┏━━

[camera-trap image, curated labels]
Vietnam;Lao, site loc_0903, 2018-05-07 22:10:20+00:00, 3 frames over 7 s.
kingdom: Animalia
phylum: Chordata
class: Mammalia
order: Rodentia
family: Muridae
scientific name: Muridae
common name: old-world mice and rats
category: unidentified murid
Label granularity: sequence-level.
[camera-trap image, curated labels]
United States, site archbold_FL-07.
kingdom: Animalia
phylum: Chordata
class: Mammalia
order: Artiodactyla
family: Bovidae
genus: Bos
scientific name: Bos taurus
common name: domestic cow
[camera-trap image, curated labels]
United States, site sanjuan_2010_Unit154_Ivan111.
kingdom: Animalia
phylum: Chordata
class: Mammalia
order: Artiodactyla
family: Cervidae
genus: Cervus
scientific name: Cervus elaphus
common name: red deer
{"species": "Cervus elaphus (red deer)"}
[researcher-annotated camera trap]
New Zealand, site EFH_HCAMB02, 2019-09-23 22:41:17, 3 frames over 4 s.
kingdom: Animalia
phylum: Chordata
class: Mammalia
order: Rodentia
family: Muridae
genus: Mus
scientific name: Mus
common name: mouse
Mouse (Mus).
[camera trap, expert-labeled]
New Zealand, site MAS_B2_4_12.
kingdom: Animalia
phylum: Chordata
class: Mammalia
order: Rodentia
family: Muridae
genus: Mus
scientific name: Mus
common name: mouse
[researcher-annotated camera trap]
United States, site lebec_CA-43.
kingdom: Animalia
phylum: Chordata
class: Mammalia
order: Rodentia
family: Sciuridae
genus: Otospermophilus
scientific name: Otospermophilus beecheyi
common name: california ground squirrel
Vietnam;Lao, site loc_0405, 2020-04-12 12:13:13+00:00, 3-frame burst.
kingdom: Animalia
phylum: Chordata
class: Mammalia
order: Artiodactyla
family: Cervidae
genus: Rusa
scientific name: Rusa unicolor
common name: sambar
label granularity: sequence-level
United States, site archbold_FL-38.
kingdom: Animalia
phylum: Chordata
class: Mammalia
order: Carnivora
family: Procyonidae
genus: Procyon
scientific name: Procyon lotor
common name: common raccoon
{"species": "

┗━━

Please give the material above once more, unchanged.

[camera-trap image, curated labels]
Vietnam;Lao, site loc_0903, 2018-05-07 22:10:20+00:00, 3 frames over 7 s.
kingdom: Animalia
phylum: Chordata
class: Mammalia
order: Rodentia
family: Muridae
scientific name: Muridae
common name: old-world mice and rats
category: unidentified murid
Label granularity: sequence-level.
[camera-trap image, curated labels]
United States, site archbold_FL-07.
kingdom: Animalia
phylum: Chordata
class: Mammalia
order: Artiodactyla
family: Bovidae
genus: Bos
scientific name: Bos taurus
common name: domestic cow
[camera-trap image, curated labels]
United States, site sanjuan_2010_Unit154_Ivan111.
kingdom: Animalia
phylum: Chordata
class: Mammalia
order: Artiodactyla
family: Cervidae
genus: Cervus
scientific name: Cervus elaphus
common name: red deer
{"species": "Cervus elaphus (red deer)"}
[researcher-annotated camera trap]
New Zealand, site EFH_HCAMB02, 2019-09-23 22:41:17, 3 frames over 4 s.
kingdom: Animalia
phylum: Chordata
class: Mammalia
order: Rodentia
family: Muridae
genus: Mus
scientific name: Mus
common name: mouse
Mouse (Mus).
[camera trap, expert-labeled]
New Zealand, site MAS_B2_4_12.
kingdom: Animalia
phylum: Chordata
class: Mammalia
order: Rodentia
family: Muridae
genus: Mus
scientific name: Mus
common name: mouse
[researcher-annotated camera trap]
United States, site lebec_CA-43.
kingdom: Animalia
phylum: Chordata
class: Mammalia
order: Rodentia
family: Sciuridae
genus: Otospermophilus
scientific name: Otospermophilus beecheyi
common name: california ground squirrel
Vietnam;Lao, site loc_0405, 2020-04-12 12:13:13+00:00, 3-frame burst.
kingdom: Animalia
phylum: Chordata
class: Mammalia
order: Artiodactyla
family: Cervidae
genus: Rusa
scientific name: Rusa unicolor
common name: sambar
label granularity: sequence-level
United States, site archbold_FL-38.
kingdom: Animalia
phylum: Chordata
class: Mammalia
order: Carnivora
family: Procyonidae
genus: Procyon
scientific name: Procyon lotor
common name: common raccoon
{"species": "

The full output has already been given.